Cnap Chaochan Aitinn (NJ 145099, 715m)
700 metres of ascent
One of those Gaelic tongue-twisters, I’m afraid. The cnap bit (meaning “lump”) is pronounced “crap”. (No, really.) The whole thing is ˈkraʰp ˈxɯ:xən ˈaʰtʲɪn, “lump of the juniper stream”. (If the phonetics move you no farther forward, you can listen to a Gael pronouncing the name here.) Caochan Aitinn, the juniper stream itself, rises west of the hill and flows south into Glen Loin. I confess I didn’t make the journey to check it for juniper bushes.
When you stand in the car park (NJ 164176) at the starting point of the approach up Strath Avon, you’re a mere 375 metres below the summit of this little hill. Unfortunately, the estate road goes up and down quite a lot, adding an extra 150 metres of re-ascent, coming and going, so you end up climbing the thing almost as if from sea level.
It’s a fine route for striding, though—first along the well-surfaced estate road, and then on one of the many 4×4 tracks that serve the grouse moor. I actually could have got my Subaru to within a 100 metres of the cairn, if I’d been that way inclined and the estate had permitted. Turning might have been awkward, though.
A small detour up a muddy path took me to the local Queen Victoria’s Viewpoint, which is a pleasant enough view up Strath Avon, but not one of her best.
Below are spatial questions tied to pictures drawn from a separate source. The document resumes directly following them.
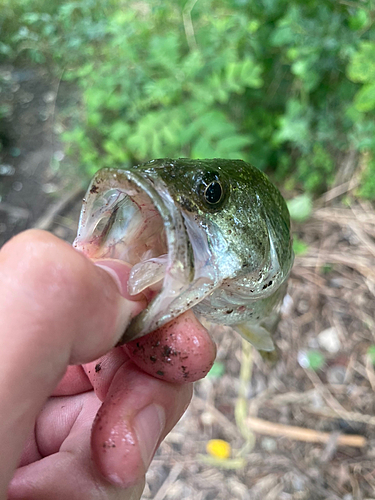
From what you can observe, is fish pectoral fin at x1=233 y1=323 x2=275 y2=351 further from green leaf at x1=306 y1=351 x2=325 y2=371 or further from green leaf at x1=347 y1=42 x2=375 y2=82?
green leaf at x1=347 y1=42 x2=375 y2=82

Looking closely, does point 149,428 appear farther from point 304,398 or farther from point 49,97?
point 49,97

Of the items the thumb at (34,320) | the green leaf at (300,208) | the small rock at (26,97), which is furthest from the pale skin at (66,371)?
the small rock at (26,97)

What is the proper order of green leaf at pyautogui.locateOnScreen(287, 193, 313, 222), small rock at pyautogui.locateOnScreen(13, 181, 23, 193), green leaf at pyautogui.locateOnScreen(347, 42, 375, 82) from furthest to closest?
small rock at pyautogui.locateOnScreen(13, 181, 23, 193)
green leaf at pyautogui.locateOnScreen(287, 193, 313, 222)
green leaf at pyautogui.locateOnScreen(347, 42, 375, 82)

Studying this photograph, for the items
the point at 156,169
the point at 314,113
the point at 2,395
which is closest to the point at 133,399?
the point at 2,395

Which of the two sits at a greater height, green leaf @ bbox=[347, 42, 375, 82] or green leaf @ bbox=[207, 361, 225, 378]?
green leaf @ bbox=[347, 42, 375, 82]

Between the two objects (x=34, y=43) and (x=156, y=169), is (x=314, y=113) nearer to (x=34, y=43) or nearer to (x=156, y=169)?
(x=156, y=169)

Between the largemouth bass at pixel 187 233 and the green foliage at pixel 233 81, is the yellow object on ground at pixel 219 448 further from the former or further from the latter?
the green foliage at pixel 233 81

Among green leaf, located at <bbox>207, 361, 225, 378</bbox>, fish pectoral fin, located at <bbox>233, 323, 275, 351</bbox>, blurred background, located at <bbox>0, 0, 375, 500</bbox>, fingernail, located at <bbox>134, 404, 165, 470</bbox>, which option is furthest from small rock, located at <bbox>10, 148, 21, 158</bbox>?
fingernail, located at <bbox>134, 404, 165, 470</bbox>

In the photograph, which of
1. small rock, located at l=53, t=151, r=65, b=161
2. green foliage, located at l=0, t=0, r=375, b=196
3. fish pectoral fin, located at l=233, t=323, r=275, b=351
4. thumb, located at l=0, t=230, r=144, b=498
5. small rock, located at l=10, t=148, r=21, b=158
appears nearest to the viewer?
thumb, located at l=0, t=230, r=144, b=498
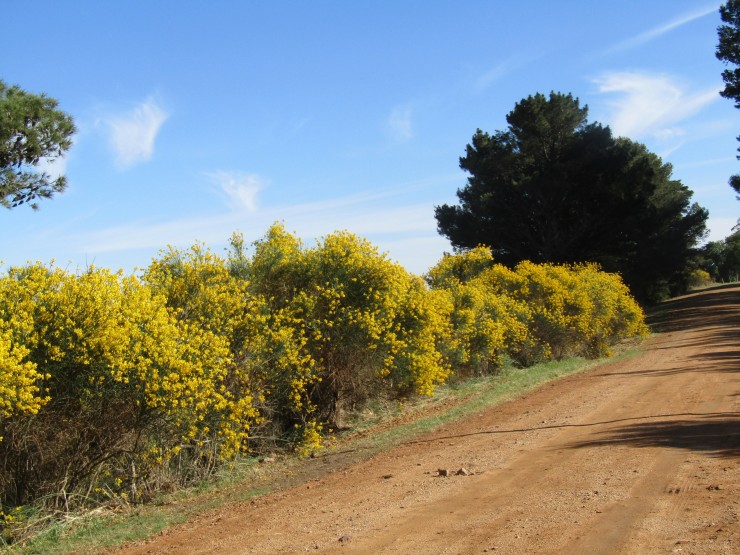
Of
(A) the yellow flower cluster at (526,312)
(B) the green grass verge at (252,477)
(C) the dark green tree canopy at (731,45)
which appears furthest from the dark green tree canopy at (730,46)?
(B) the green grass verge at (252,477)

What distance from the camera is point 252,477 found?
9.72 meters

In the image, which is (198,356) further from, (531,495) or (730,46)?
(730,46)

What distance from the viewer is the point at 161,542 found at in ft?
21.6

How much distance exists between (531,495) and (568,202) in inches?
1352

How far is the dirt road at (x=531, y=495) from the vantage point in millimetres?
5504

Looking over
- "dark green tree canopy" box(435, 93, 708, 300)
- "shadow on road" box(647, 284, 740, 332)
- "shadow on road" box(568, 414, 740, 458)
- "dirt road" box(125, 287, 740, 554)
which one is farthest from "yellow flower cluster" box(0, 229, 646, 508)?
"dark green tree canopy" box(435, 93, 708, 300)

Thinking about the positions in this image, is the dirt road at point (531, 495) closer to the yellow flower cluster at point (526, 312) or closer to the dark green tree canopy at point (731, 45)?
the yellow flower cluster at point (526, 312)

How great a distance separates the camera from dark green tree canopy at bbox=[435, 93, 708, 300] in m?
37.9

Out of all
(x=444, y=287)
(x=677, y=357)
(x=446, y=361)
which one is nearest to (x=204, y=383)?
(x=446, y=361)

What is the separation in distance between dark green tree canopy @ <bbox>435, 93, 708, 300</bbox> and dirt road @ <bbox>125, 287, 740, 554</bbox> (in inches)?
1049

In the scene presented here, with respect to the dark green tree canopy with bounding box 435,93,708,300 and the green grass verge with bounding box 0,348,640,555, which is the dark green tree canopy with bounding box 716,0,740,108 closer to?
the dark green tree canopy with bounding box 435,93,708,300

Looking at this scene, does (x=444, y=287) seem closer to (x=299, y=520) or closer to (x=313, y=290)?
(x=313, y=290)

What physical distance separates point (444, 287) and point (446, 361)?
11.1 ft

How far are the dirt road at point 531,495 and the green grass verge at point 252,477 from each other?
20.9 inches
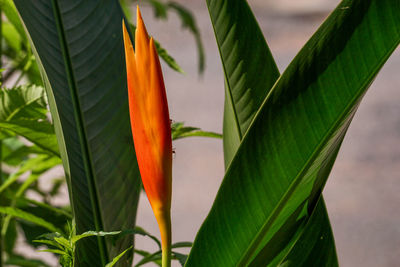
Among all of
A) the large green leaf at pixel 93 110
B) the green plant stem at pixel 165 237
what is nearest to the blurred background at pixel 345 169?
the large green leaf at pixel 93 110

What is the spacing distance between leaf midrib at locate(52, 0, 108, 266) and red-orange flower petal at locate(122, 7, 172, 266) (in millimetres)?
94

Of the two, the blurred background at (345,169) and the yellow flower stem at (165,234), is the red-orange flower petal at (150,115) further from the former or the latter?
the blurred background at (345,169)

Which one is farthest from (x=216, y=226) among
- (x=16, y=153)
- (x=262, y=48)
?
(x=16, y=153)

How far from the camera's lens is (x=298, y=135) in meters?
0.35

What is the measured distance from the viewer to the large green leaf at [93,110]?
0.45 m

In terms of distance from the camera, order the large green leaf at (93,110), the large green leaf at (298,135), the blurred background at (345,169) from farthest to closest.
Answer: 1. the blurred background at (345,169)
2. the large green leaf at (93,110)
3. the large green leaf at (298,135)

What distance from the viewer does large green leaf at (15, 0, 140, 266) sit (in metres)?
0.45

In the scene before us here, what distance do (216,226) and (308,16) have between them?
6.40 meters

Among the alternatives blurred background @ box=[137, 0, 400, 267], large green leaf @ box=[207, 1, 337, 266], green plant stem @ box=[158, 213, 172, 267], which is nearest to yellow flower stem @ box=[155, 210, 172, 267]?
green plant stem @ box=[158, 213, 172, 267]

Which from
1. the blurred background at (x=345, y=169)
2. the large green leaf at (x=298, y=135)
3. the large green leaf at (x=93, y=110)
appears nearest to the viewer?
the large green leaf at (x=298, y=135)

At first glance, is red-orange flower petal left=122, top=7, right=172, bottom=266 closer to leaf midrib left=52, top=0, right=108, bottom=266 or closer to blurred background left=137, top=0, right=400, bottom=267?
leaf midrib left=52, top=0, right=108, bottom=266

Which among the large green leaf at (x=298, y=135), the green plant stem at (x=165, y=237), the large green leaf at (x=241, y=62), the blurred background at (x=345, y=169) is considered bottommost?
the green plant stem at (x=165, y=237)

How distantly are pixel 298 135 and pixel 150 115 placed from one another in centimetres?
9

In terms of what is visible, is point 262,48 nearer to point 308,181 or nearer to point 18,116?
point 308,181
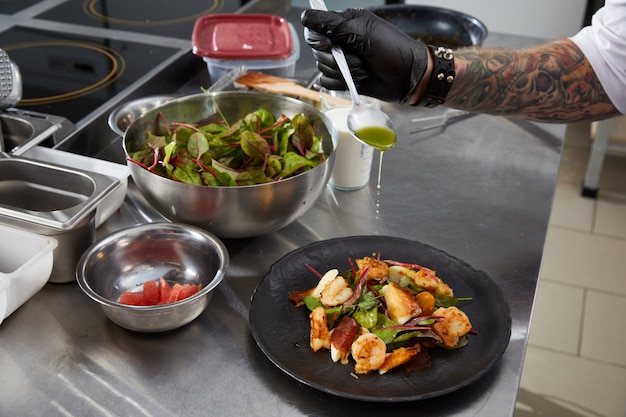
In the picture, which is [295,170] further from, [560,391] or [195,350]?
Answer: [560,391]

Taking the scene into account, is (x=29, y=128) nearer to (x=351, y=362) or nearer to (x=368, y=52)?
(x=368, y=52)

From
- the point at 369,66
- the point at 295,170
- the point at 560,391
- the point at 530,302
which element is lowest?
the point at 560,391

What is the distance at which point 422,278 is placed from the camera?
43.9 inches

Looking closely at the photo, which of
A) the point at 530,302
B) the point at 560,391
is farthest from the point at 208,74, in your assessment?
the point at 560,391

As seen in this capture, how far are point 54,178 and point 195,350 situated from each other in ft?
1.39

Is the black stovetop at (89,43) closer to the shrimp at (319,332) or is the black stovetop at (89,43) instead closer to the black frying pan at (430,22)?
the black frying pan at (430,22)

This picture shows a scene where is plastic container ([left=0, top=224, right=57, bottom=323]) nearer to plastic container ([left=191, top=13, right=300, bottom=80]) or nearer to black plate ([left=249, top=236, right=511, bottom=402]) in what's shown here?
black plate ([left=249, top=236, right=511, bottom=402])

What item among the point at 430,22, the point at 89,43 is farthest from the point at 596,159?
the point at 89,43

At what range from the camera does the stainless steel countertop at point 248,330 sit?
0.96 metres

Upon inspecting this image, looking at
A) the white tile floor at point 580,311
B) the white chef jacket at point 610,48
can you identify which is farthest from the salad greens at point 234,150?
the white tile floor at point 580,311

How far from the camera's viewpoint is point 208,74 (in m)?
1.96

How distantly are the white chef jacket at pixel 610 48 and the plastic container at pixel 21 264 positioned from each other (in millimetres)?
1089

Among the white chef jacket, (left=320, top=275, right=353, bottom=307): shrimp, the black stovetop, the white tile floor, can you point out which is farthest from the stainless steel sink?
the white tile floor

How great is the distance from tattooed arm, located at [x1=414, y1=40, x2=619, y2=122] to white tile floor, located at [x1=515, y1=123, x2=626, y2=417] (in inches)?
38.7
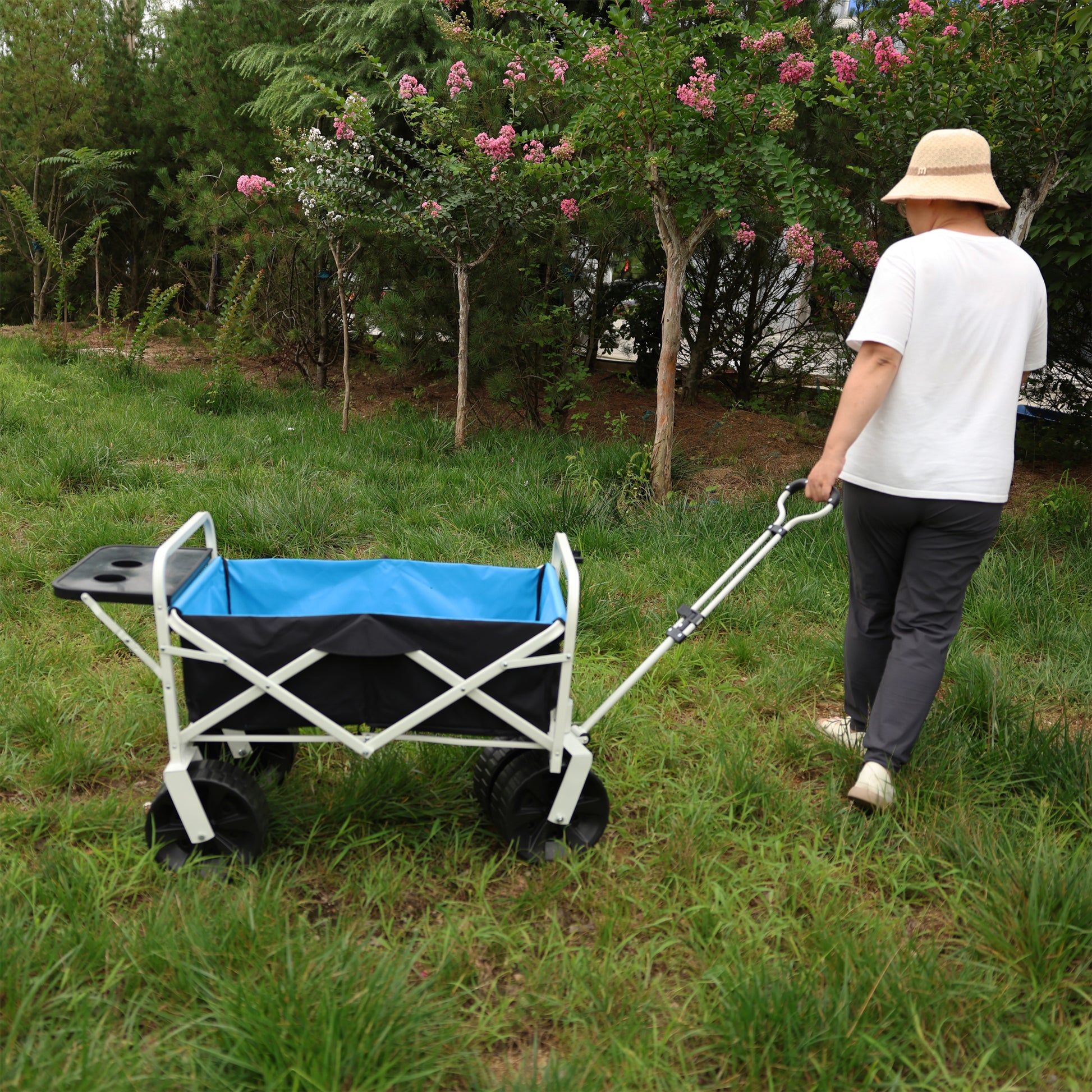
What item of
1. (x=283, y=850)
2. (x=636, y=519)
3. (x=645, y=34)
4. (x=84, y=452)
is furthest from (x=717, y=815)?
(x=84, y=452)

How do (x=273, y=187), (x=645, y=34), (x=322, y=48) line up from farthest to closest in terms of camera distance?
(x=322, y=48) < (x=273, y=187) < (x=645, y=34)

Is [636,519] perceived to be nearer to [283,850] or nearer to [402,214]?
[402,214]

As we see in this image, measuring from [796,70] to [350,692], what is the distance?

The hay meadows beside the river were marked with the interwoven trampled tracks of trespassing deer—one of which had lingered long enough for me to take a quick photo. I kept an eye on the river whenever I could, in the hope of a kingfisher, a dipper or even an otter—but no luck.
At Auchnahyle, a bridge took me across the river and up the hill towards the neat buildings of Wester Gaulrig, after which there was a descent to the ford on the Allt Bheithachan. I think the name of the stream references the birch (Gaelic beithe) trees that still fill the lower part of its valley, but I don’t know Gaelic well enough to be sure. The ford was calf-deep after heavy overnight rains, but it was easy enough to walk upstream a little to the confluence with the Caochan Deas (“south stream”), at which point I was able to jump across each burn in turn.
Beyond that, it was out on to the rolling grouse moor. It has to be said that the weird artificial duoculture of heather + grouse isn’t the most inspiring landscape to walk through, especially when it’s threaded with multiple access tracks. But I did get to see a lot of grouse, some of them even perched unsuspectingly on the grouse butts from which they will be slaughtered later in the season. The young grouse were just fledging—those lower on the hill were capable of flight, bursting up from the heather and scattering in all directions like a plump brown fireworks display. But higher up, the younger ones were still running around madly when surprised on the path, while their anxious parents shuttled back and forth, dragging a wing to create a distraction.
Near the summit, I heard a snipe drumming somewhere, and encountered a golden plover that wouldn’t quite sit still long enough for a good photo of its summer plumage. But mainly, it was wall-to-wall grouse.
The summit’s a good viewpoint for the tors of Beinn a’ Bhuird and Ben Avon to the south, and up towards the Hills of Cromdale, Ben Rinnes and Corryhabbie Hill in the north, though it’s a bit cluttered with some sort of strange wind- and sun-powered installation.
And then, I went back the way I came. More panicky grouse.